Recovery programme for newspapers
Paul Grabowicz from the University of California at Berkley. It’s not enough to just to stick up a video version of a story alongside the text version: “We have to take control of the technology and not let the technology dictate to us”.
He recommends storyboarding elements of the story and working out which medium suits it best: “If you have data, don’t put up a chart – put up a database and let users search it. If you want to create a mood and get people to feel a certain way about a story, use photos. It it’s action – tell that in video.”

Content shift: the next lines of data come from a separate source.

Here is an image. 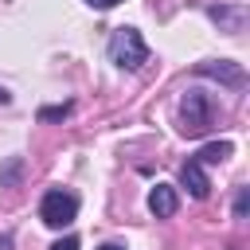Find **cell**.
I'll use <instances>...</instances> for the list:
<instances>
[{"label": "cell", "instance_id": "6da1fadb", "mask_svg": "<svg viewBox=\"0 0 250 250\" xmlns=\"http://www.w3.org/2000/svg\"><path fill=\"white\" fill-rule=\"evenodd\" d=\"M105 55H109V62L121 66V70H141V66L148 62V43L141 39L137 27H117V31L109 35V43H105Z\"/></svg>", "mask_w": 250, "mask_h": 250}, {"label": "cell", "instance_id": "7a4b0ae2", "mask_svg": "<svg viewBox=\"0 0 250 250\" xmlns=\"http://www.w3.org/2000/svg\"><path fill=\"white\" fill-rule=\"evenodd\" d=\"M74 215H78V195H74V191H66V188H51V191L39 199V219H43L51 230L70 227V223H74Z\"/></svg>", "mask_w": 250, "mask_h": 250}, {"label": "cell", "instance_id": "3957f363", "mask_svg": "<svg viewBox=\"0 0 250 250\" xmlns=\"http://www.w3.org/2000/svg\"><path fill=\"white\" fill-rule=\"evenodd\" d=\"M211 129V102L199 90H188L180 102V133L184 137H203Z\"/></svg>", "mask_w": 250, "mask_h": 250}, {"label": "cell", "instance_id": "277c9868", "mask_svg": "<svg viewBox=\"0 0 250 250\" xmlns=\"http://www.w3.org/2000/svg\"><path fill=\"white\" fill-rule=\"evenodd\" d=\"M195 70H199V74H207V78L227 82L230 90H242V86H246V70H242L238 62H230V59H219V62H215V59H207V62H199Z\"/></svg>", "mask_w": 250, "mask_h": 250}, {"label": "cell", "instance_id": "5b68a950", "mask_svg": "<svg viewBox=\"0 0 250 250\" xmlns=\"http://www.w3.org/2000/svg\"><path fill=\"white\" fill-rule=\"evenodd\" d=\"M180 184L188 188L191 199H207V195H211V180H207L203 164H195V160H184V164H180Z\"/></svg>", "mask_w": 250, "mask_h": 250}, {"label": "cell", "instance_id": "8992f818", "mask_svg": "<svg viewBox=\"0 0 250 250\" xmlns=\"http://www.w3.org/2000/svg\"><path fill=\"white\" fill-rule=\"evenodd\" d=\"M176 207H180V195H176L172 184H156V188L148 191V211H152L156 219H172Z\"/></svg>", "mask_w": 250, "mask_h": 250}, {"label": "cell", "instance_id": "52a82bcc", "mask_svg": "<svg viewBox=\"0 0 250 250\" xmlns=\"http://www.w3.org/2000/svg\"><path fill=\"white\" fill-rule=\"evenodd\" d=\"M207 16L215 20V23H223L230 35H238L242 31V23H246V8L242 4H234V8H223V4H211L207 8Z\"/></svg>", "mask_w": 250, "mask_h": 250}, {"label": "cell", "instance_id": "ba28073f", "mask_svg": "<svg viewBox=\"0 0 250 250\" xmlns=\"http://www.w3.org/2000/svg\"><path fill=\"white\" fill-rule=\"evenodd\" d=\"M230 152H234V145H230V141H215V145H203L191 160H195V164H223Z\"/></svg>", "mask_w": 250, "mask_h": 250}, {"label": "cell", "instance_id": "9c48e42d", "mask_svg": "<svg viewBox=\"0 0 250 250\" xmlns=\"http://www.w3.org/2000/svg\"><path fill=\"white\" fill-rule=\"evenodd\" d=\"M70 113V102H62V105H43L39 109V121H62Z\"/></svg>", "mask_w": 250, "mask_h": 250}, {"label": "cell", "instance_id": "30bf717a", "mask_svg": "<svg viewBox=\"0 0 250 250\" xmlns=\"http://www.w3.org/2000/svg\"><path fill=\"white\" fill-rule=\"evenodd\" d=\"M246 207H250V188H238V195H234V219H246Z\"/></svg>", "mask_w": 250, "mask_h": 250}, {"label": "cell", "instance_id": "8fae6325", "mask_svg": "<svg viewBox=\"0 0 250 250\" xmlns=\"http://www.w3.org/2000/svg\"><path fill=\"white\" fill-rule=\"evenodd\" d=\"M51 250H78V238H74V234H66V238H59Z\"/></svg>", "mask_w": 250, "mask_h": 250}, {"label": "cell", "instance_id": "7c38bea8", "mask_svg": "<svg viewBox=\"0 0 250 250\" xmlns=\"http://www.w3.org/2000/svg\"><path fill=\"white\" fill-rule=\"evenodd\" d=\"M86 4H90V8H102V12H105V8H113V4H121V0H86Z\"/></svg>", "mask_w": 250, "mask_h": 250}, {"label": "cell", "instance_id": "4fadbf2b", "mask_svg": "<svg viewBox=\"0 0 250 250\" xmlns=\"http://www.w3.org/2000/svg\"><path fill=\"white\" fill-rule=\"evenodd\" d=\"M98 250H125V246H121V242H102Z\"/></svg>", "mask_w": 250, "mask_h": 250}, {"label": "cell", "instance_id": "5bb4252c", "mask_svg": "<svg viewBox=\"0 0 250 250\" xmlns=\"http://www.w3.org/2000/svg\"><path fill=\"white\" fill-rule=\"evenodd\" d=\"M8 102H12V94H8V90H0V105H8Z\"/></svg>", "mask_w": 250, "mask_h": 250}]
</instances>
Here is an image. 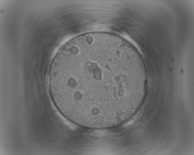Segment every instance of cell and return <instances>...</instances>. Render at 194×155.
<instances>
[{
    "label": "cell",
    "instance_id": "7a4b0ae2",
    "mask_svg": "<svg viewBox=\"0 0 194 155\" xmlns=\"http://www.w3.org/2000/svg\"><path fill=\"white\" fill-rule=\"evenodd\" d=\"M134 120H135L134 119H132V120H130V121H128L127 122H126L124 124L123 126L124 127H126L128 126L129 125H131L134 122Z\"/></svg>",
    "mask_w": 194,
    "mask_h": 155
},
{
    "label": "cell",
    "instance_id": "6da1fadb",
    "mask_svg": "<svg viewBox=\"0 0 194 155\" xmlns=\"http://www.w3.org/2000/svg\"><path fill=\"white\" fill-rule=\"evenodd\" d=\"M119 62L107 55L87 54L60 62L57 78L66 90L82 98L107 101L125 92L127 77Z\"/></svg>",
    "mask_w": 194,
    "mask_h": 155
}]
</instances>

This is great. He’s composing a ten-step recovery programme for newspapers. For starters, he said for one week drop news reporting and just run wire stories instead. By the end of the week, see if anyone has noticed. He guarantees that newspapers would get a far smaller response than if they dropped a popular comic strip. And that says that “nearly everything we’re doing is wrong. We’re just not reaching people”.
Secondly, he said reporters should ditch the Roladex for a week and go out to talk to people they’ve never talked to before. “Go to bus tops, beauty salons and bars and talk to regular people. Find out what they care about, start recruiting them and when you find someone very articulate get them to contribute to a blog. Listen to people.”
Robb Montgomery from VisualEditors.com: “To get where I am after 20 years in newspapers I’ve had to embrace an inversion of my thinking – sometimes a heretical inversion of my thinking.” He did the video blog for the World Editors Forum in Moscow in June alongside John Burke. Both of them are very good at snooker.